● Exercise requirements:
Please answer these questions using the passage on China's petrochemical imports:
(a) On imports of which three products is China heavily dependent?
(b) Cuts in global refinery runs may reduce the availability of what?
(c) What could be the No1 priority of some overseas petrochemical producers instead of supplying China?

● Selected passage:
=-=-=-=-=
China is for example heavily dependent on imports of polyethylene, ethylene glycols and paraxylene (PX) because of insufficient local production. Self-sufficiency in polypropylene and styrene has risen considerably over the past few years. But even in these products, local producers would be hard-pressed to meet a big improvement in local demand without significant support from imports.

A further complication occurs when you move upstream, to the imports of petrochemicals that Chinese producers require to make their finished petrochemical products.

For example, local PX producers who are dependent on imported mixed xylenes could struggle to obtain the imports they need to run their plants hard enough to satisfy a resurgence in local purified terephthalic acid demand.

Cuts in global refinery runs, which are taking place because of the collapse in fuels demand, may reduce the availability of light naphtha for steam cracking and heavy naphtha for reforming.

The main priority of some overseas petrochemical producers may not be supplying China. The No1 priority could instead be meeting the needs of the countries in which they operate – e.g. guaranteeing supply of enough polymers to meet medical equipment and food-supply requirements.
=-=-=-=-=
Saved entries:
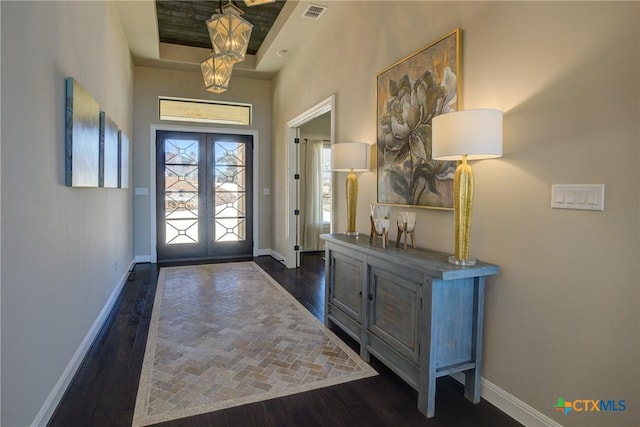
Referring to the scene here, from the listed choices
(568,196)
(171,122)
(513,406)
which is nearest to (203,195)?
=-=-=-=-=
● Answer space:
(a) Polyethylene, ethylene glycols and paraxylene (PX).
(b) Light naphtha for steam cracking and heavy naphtha for reforming.
(c) Meeting the needs of the countries in which they operate, e.g. guaranteeing supply of enough polymers to meet medical equipment and food-supply requirements.